Solution: This took me ages, but I'm glad to see the official contest analysis also says that this problem is hard. What killed me in the end was that Python is very slow, especially the Fraction class.

  • Cars can continue as they are until the point just before one car starts to overtake another: then we need to make sure they actually can overtake by changing lanes.
  • So calculate all these "action points" in time. Here I used Fraction so I could test things like "The distance between two cars is exactly 5 units" without dealing with floating point issues.
  • Then the "lane assignment problem" can be thought of as a graph colouring problem. The nodes are the cars, and cars are neighbours if they overlap, or will shortly overlap due to overtaking. Cars which are already adjacent cannot change lanes, so we can "colour" their nodes with "left" or "right" according to their current lane. Cars which have no neighbours can be either, but I'm in the UK, so force them to the "left" (later this'll stop expoential growth of cases to consider).
  • The remaining cars can be assigned to either lane, but we must do this "consistently", so that neighbouring cars are in different lanes. My algorithm to do this was to consider each "unassigned" car in turn: if all neighbours are in one lane, then we must choose the other lane; if neighbours use both lanes, then we cannot solve.

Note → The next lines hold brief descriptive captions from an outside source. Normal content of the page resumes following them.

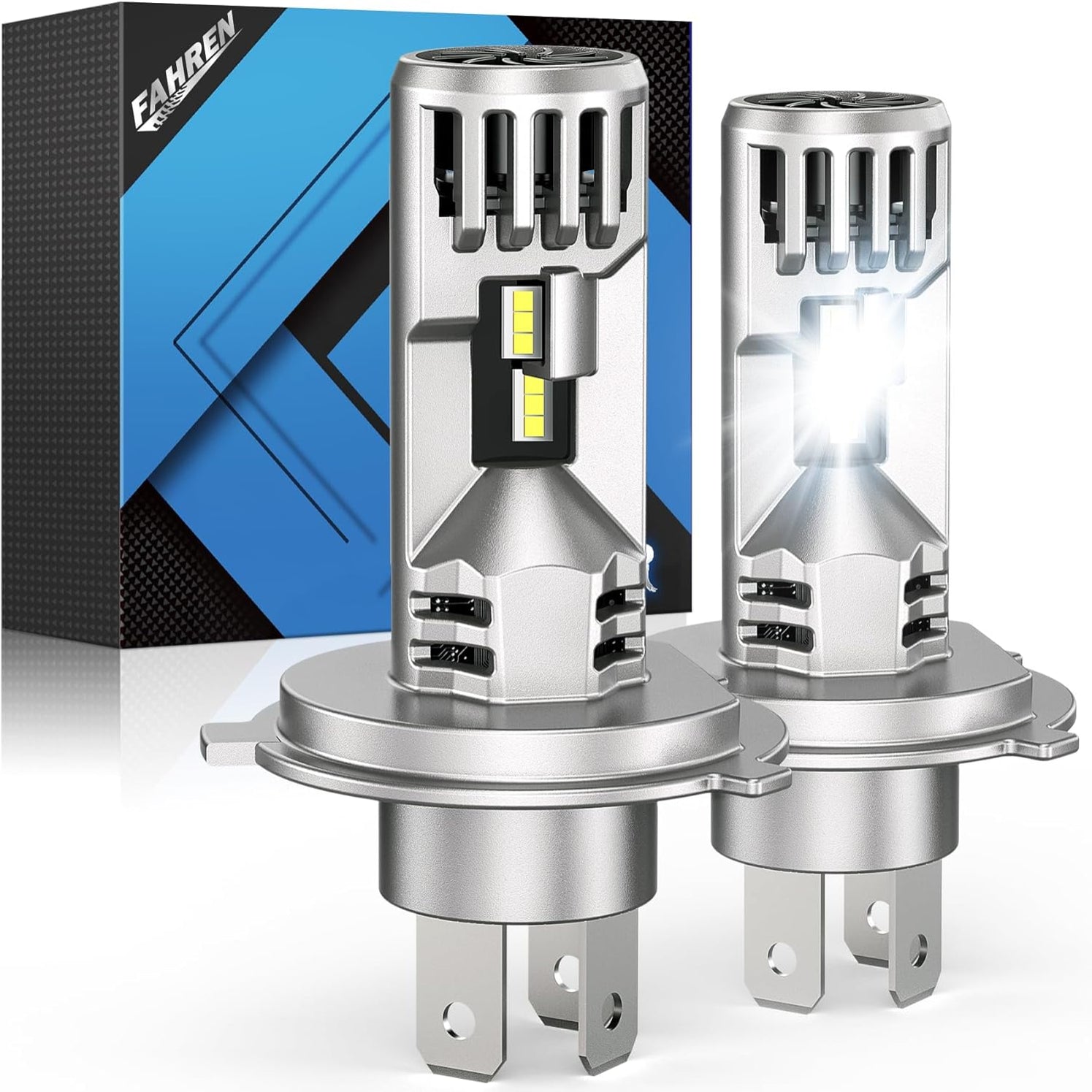 Termitor H4/9003/HB2 LED Bulbs, 22000LM Ultra Brightness 6000K Cool White, 1:1 Halogen Size Plug And Play Canbus Ready Ip68 Waterproof Pack Of 2 Tamano H4 9003 Hb2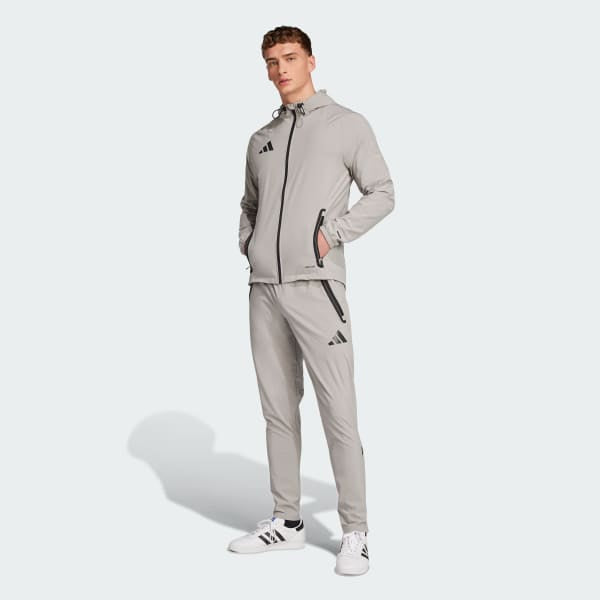 ADIDAS Tuta In Microfibra Grigia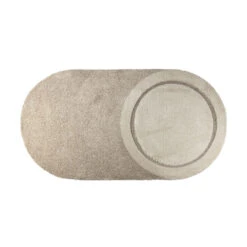 Zuiver Ovaal Vloerkleed Beige
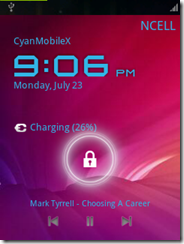 CyanmobileX-Lockscreen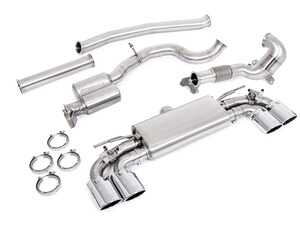 ES#4732018 - UH082-OC-EXA - Unitronic Performance Turbo-Back For MK7/MK7.5 Golf R - Oval Chrome Tips - Featuring a GESi 5" UHO+ catalytic converter which flows into 3-inch T304 Stainless Steel mandrel bent tubing Cat-Back. - Unitronic - Volkswagen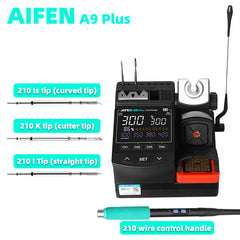 AIFEN A9plus Soldering Station Compatible Original Soldering Iron Tip 210/245/115 Handle Lead-free Electronic Welding Rework Station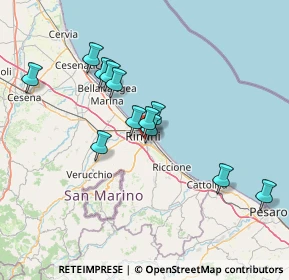 Mappa 47900 Rimini RN, Italia (12.92083)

  • But there is third alternative: we can use either lane (which'll probably then force some later choices one way or the other).
  • So I keep a list of tentative solutions, and carry these forward. So a breadth-first search.
  • See the contest analysis for fancier solutions.
  • This was still too slow in Python, and after some investigation, the slow part turned out to be the use of the Fraction class. Even after factoring this out and running it once per "time event", my solution was still too slow. Digging into the code, the slow part seems to be the gcd calls each time a new Fraction object is created. Instead, I hard-coded the two tests I needed ( abs(a-b)<5 and a == b-5 ) and immediately the script runs in 2 minutes instead of over 8. See an IPython Notebook for details.

What we learn: - Even for quick coding, I like object oriented thinking, and writing a self-contained class is a good idea. - Profile! The Fraction class was so slow that this dwafted other considerations, and implementing some hacks solved this more quickly than finessing the rest of the implementation.